THE RECORDS section start

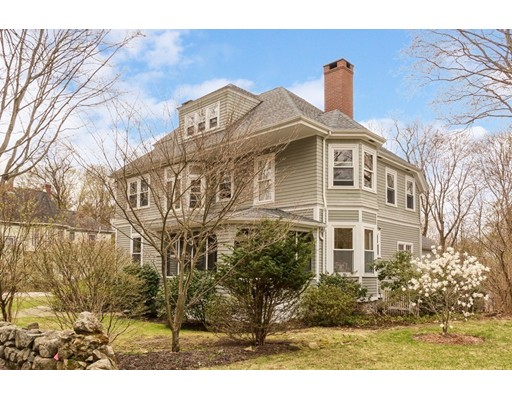 45 Abbot St, Andover, MA 01810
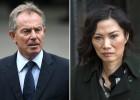 El libro que traerá problemas a Blair y la ex de Murdoch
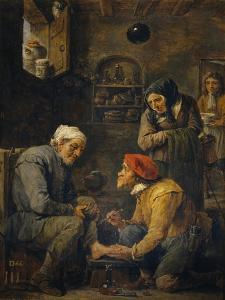 The Surgeon, 1630-1640 by David Teniers the Younger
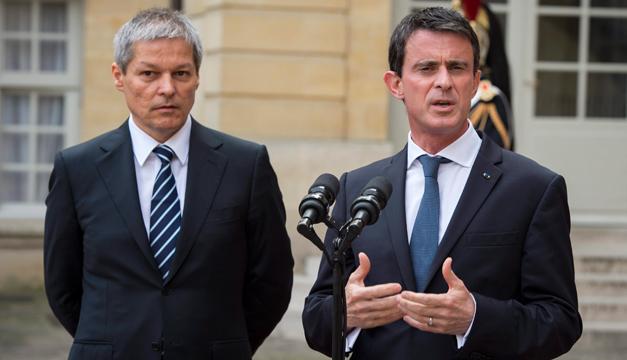 ministro-francia-valls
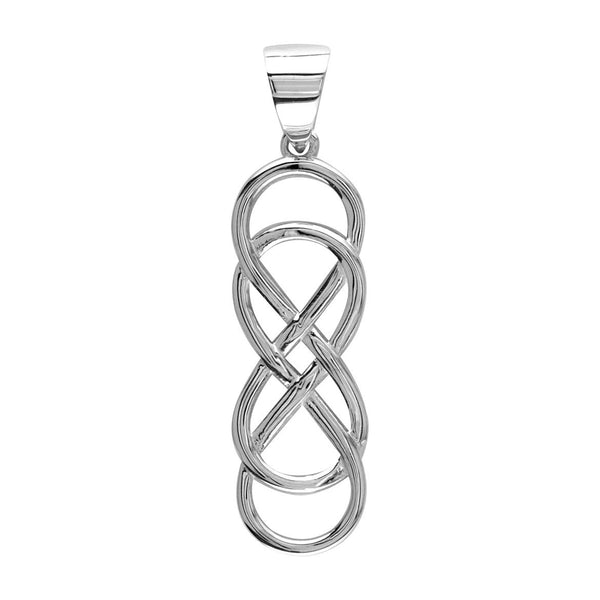 Extra Large Double Infinity Symbol Charm, Lovers Charm, Eternal and Infinite Love Charm, 1.5 inches in 18K white gold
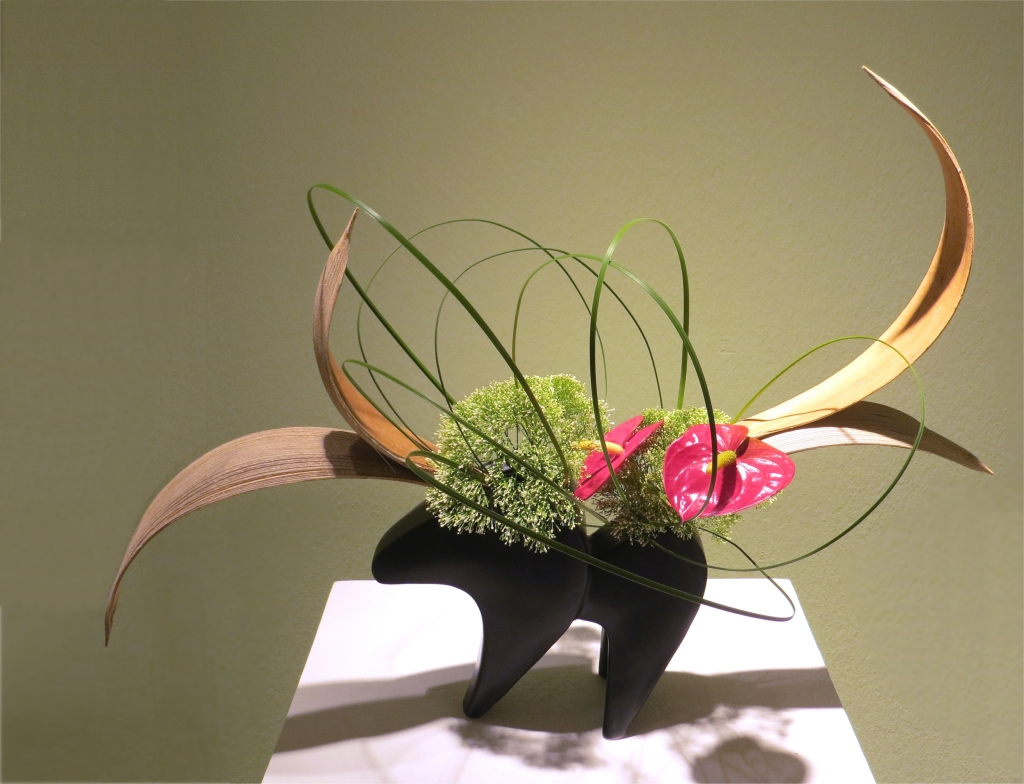 giardina z rich 2013 ikebana international schweiz. Black Bedroom Furniture Sets. Home Design Ideas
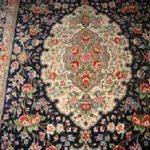 آشنایی با سابقه بافت فرش در قم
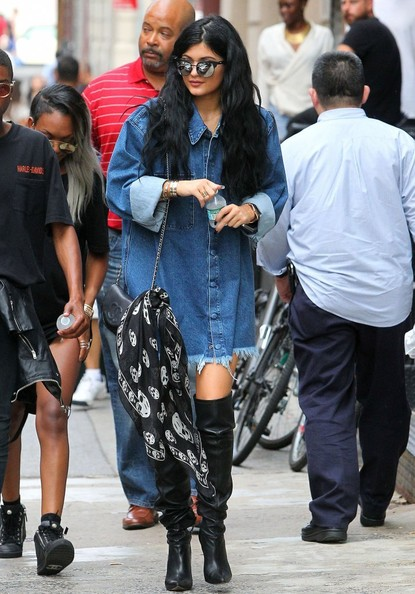 Kylie Jenner Over the Knee Boots []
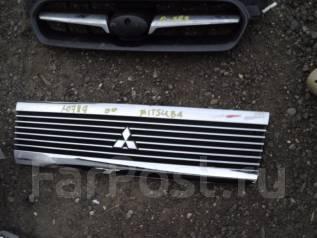 Решетка радиатора. Mitsubishi Town Box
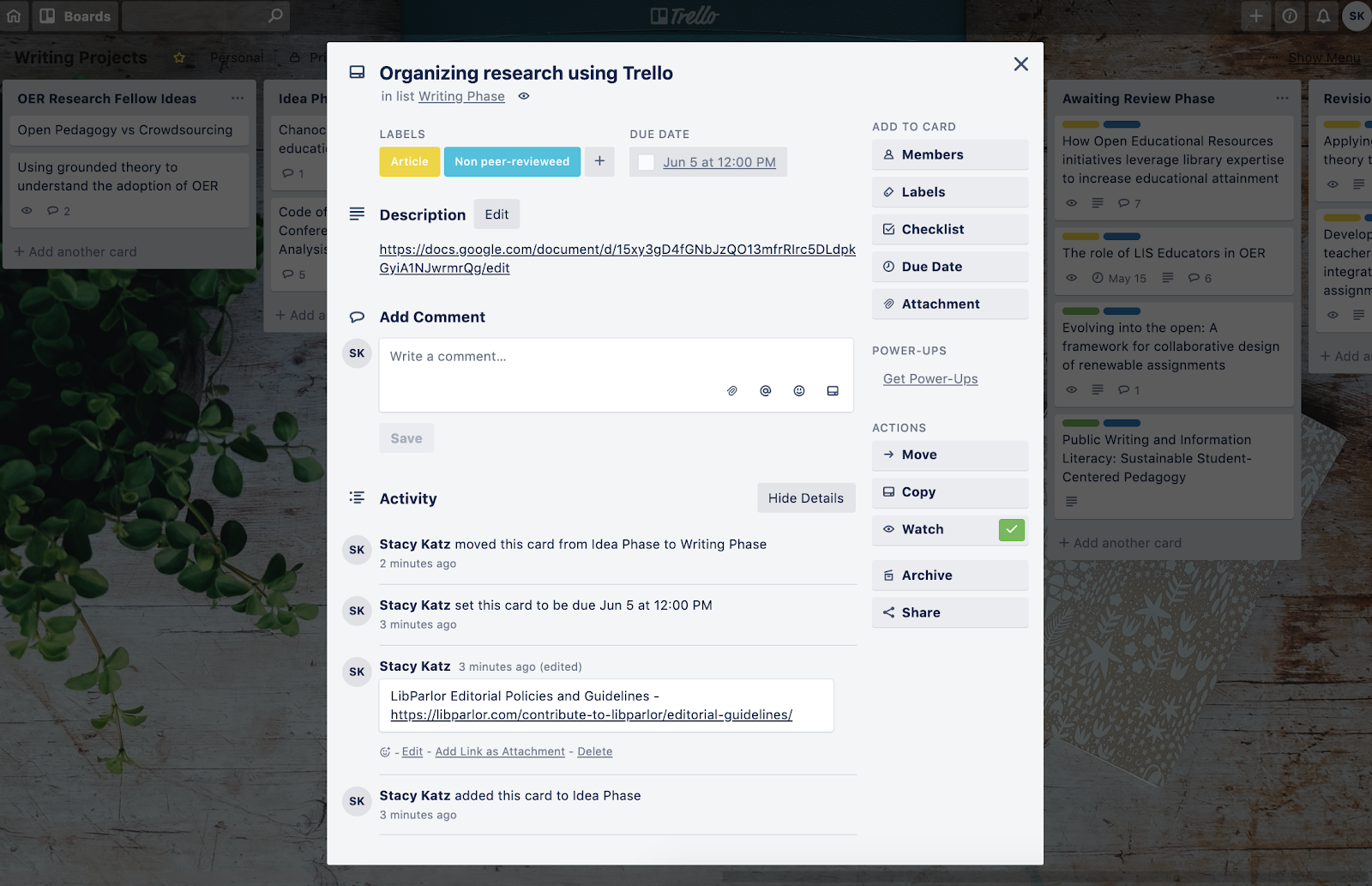 A screenshot of a Trello card with labels, the description, and activity.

THE RECORDS section end

_ABOUT THIS TASK_
Beginning with the line that has "Kylie Jenner Over the Knee Boots []", repeat each remaining line of the data above word for word, keeping pictures out.

_SOLUTION FOR THIS PROBLEM_
 Kylie Jenner Over the Knee Boots []
 Решетка радиатора. Mitsubishi Town Box
 A screenshot of a Trello card with labels, the description, and activity.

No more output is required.